▶ **Direction 1**
From the patch cover letter on firmware first error recovery, extract the passage from "The changes have" to "public header file.", copying it word for word.

2013-06-06 18:15:50

by Dall, Elizabeth J

[permalink] [raw]
Subject: [PATCH v3 0/6] PCI/ACPI: Fix firmware first error recovery with root port in reset

This patch set fixes a bug on platforms that use firmware first AER.
Firmware can leave the root port in Secondary Bus Reset (SBR) and
communicate this to the OS through the "reset" bit in the flags field
of the HEST table and associated CPER records. Firmware wants to do this
so that the error is contained and the hardware is in a known state.

Without these patches, the root port stays in SBR and the device drivers
cannot recover. These patches recognize when the firmware first root port
is in SBR and bring the root port out of SBR so the devices under the root
port can recover.

The changes have been tested on systems with firmware first that set the
"reset" bit by injecting various hardware errors. The errors successfully
recover.

Changes since v1:
Fixed a typo in the comment of patch 2.
Removed incorrect setting of reset bit in patch 3.

Changes since v2:
The v2 patch 1/3 was re-written by Bjorn Helgaas and is now patches 1/6
through 3/6.
The v2 patch 2/3 is now 5/6 and changed to directly use the AER_FATAL define
and introduced patch 4/6 to move the defines to a public header file.
The v2 patch 3/3 is now 6/6 and uses the same default reset link function for
both Downstream Ports and Root Ports.

Signed-off-by: Betty Dall <[email protected]>
---
Betty Dall (6):
PCI/AER: Don't parse HEST table for non-PCIe devices
PCI/AER: Factor out HEST device type matching
PCI/AER: Set dev->__aer_firmware_first only for matching devices
PCI/ACPI: Move AER severity defines to aer.h
ACPI/APEI: Force fatal AER severity when bus has been reset
PCI/AER: Provide reset_link for firmware first root port
---
drivers/acpi/apei/ghes.c | 10 +++++++
drivers/pci/pcie/aer/aerdrv.h | 4 ---
drivers/pci/pcie/aer/aerdrv_acpi.c | 47 ++++++++++++++++++-----------------
drivers/pci/pcie/aer/aerdrv_core.c | 17 +++++++------
include/linux/aer.h | 16 +++++++----
5 files changed, 53 insertions(+), 41 deletions(-)

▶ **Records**
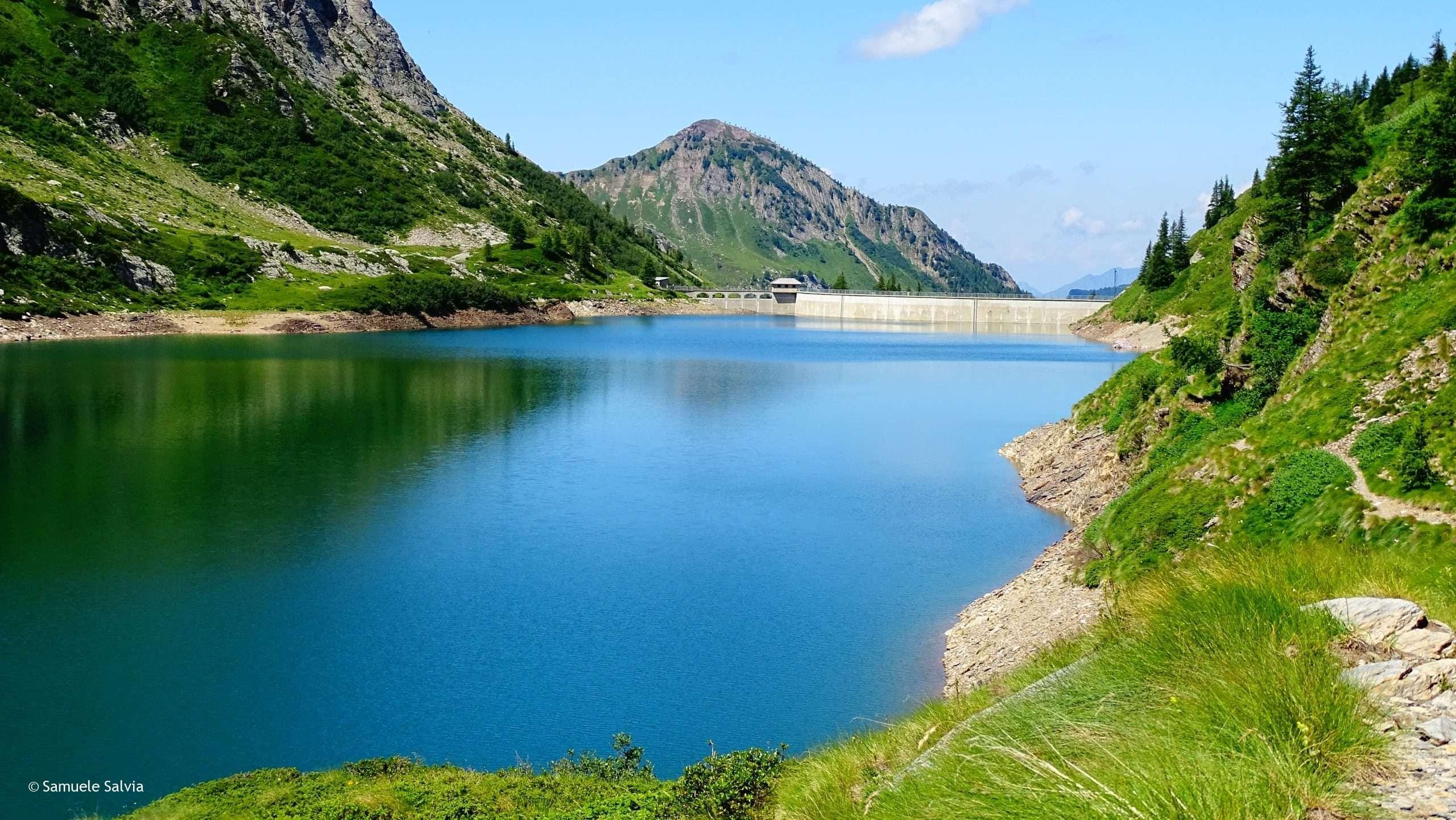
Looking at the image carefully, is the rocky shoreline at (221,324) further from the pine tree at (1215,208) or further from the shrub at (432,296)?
the pine tree at (1215,208)

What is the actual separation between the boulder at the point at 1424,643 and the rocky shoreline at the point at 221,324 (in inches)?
4942

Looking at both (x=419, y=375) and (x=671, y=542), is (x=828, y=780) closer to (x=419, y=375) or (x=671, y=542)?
(x=671, y=542)

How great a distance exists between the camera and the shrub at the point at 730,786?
45.8ft

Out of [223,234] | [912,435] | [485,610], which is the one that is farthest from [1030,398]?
[223,234]

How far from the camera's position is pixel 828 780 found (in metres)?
11.5

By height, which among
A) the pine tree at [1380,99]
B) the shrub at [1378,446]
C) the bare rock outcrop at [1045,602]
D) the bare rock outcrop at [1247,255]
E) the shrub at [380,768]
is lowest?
the shrub at [380,768]

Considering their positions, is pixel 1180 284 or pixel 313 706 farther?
pixel 1180 284

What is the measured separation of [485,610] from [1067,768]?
25.9 m

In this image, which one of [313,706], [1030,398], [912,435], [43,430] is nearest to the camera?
[313,706]

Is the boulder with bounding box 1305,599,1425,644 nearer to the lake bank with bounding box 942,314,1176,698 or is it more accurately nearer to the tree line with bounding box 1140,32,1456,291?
the lake bank with bounding box 942,314,1176,698

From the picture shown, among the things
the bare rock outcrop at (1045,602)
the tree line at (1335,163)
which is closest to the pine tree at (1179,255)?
the tree line at (1335,163)

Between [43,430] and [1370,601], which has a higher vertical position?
[1370,601]

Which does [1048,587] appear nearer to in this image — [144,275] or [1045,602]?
[1045,602]

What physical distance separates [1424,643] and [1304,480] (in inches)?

▶ **Direction 2**
In the records, reproduce the lines from the one with "From the picture shown, among the things" through the end of the records, replacing "physical distance" with "actual distance" and leaving everything else unchanged. Return only those lines.

▶ **Task answer 1**
The changes have been tested on systems with firmware first that set the
"reset" bit by injecting various hardware errors. The errors successfully
recover.

Changes since v1:
Fixed a typo in the comment of patch 2.
Removed incorrect setting of reset bit in patch 3.

Changes since v2:
The v2 patch 1/3 was re-written by Bjorn Helgaas and is now patches 1/6
through 3/6.
The v2 patch 2/3 is now 5/6 and changed to directly use the AER_FATAL define
and introduced patch 4/6 to move the defines to a public header file.

▶ **Task answer 2**
From the picture shown, among the things
the bare rock outcrop at (1045,602)
the tree line at (1335,163)
which is closest to the pine tree at (1179,255)?
the tree line at (1335,163)

Between [43,430] and [1370,601], which has a higher vertical position?
[1370,601]

Which does [1048,587] appear nearer to in this image — [144,275] or [1045,602]?
[1045,602]

What actual distance separates [1424,643] and [1304,480] (in inches)?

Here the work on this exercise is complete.